YOUR GOAL:
Pull out each line of the records below that contains the string "viewer". Matching is case-sensitive.

· · · · ·

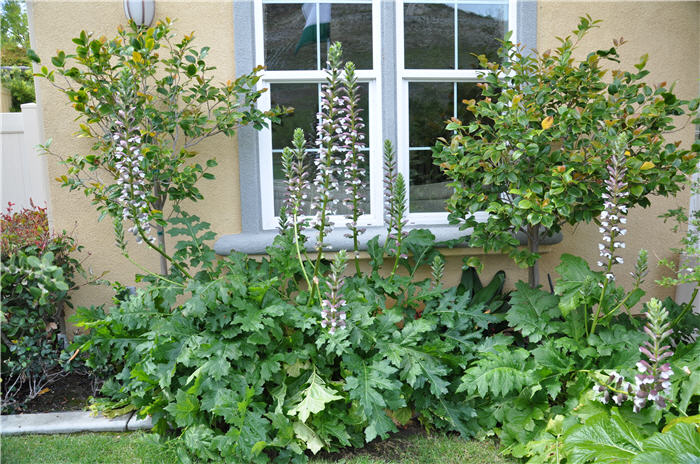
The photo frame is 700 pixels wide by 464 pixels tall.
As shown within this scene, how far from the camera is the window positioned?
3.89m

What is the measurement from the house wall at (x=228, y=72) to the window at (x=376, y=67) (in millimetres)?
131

· · · · ·

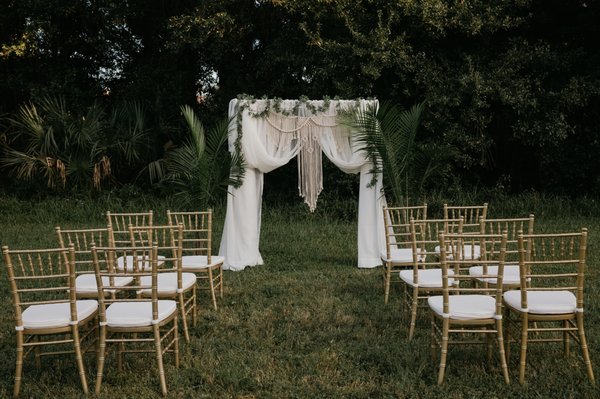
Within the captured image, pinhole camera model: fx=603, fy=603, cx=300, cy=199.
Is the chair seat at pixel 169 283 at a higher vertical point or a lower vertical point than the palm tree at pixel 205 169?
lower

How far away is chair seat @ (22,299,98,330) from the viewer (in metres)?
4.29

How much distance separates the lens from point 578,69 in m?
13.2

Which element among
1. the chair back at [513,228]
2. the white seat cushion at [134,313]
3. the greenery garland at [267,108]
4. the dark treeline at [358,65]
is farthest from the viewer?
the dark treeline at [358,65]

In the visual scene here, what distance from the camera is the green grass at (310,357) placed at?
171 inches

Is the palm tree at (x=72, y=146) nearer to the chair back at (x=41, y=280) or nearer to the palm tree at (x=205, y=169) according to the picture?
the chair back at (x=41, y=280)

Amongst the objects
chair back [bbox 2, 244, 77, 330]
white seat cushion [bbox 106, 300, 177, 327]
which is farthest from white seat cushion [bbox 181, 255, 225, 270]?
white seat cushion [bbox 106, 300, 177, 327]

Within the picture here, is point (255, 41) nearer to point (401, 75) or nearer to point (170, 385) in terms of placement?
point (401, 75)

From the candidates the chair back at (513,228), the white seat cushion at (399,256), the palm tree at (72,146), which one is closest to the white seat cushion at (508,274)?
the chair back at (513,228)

· · · · ·

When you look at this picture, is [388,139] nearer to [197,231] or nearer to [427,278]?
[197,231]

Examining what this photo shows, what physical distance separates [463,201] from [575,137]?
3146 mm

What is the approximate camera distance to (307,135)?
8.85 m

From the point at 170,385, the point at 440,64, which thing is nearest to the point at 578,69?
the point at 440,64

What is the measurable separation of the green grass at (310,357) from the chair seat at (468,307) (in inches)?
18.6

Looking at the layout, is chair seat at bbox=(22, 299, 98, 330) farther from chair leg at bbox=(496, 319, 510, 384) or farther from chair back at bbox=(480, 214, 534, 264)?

· · · · ·

RESULT BELOW:
How far away is chair seat @ (22,299,98,330) from the viewer (in metres)?
is farthest from the viewer?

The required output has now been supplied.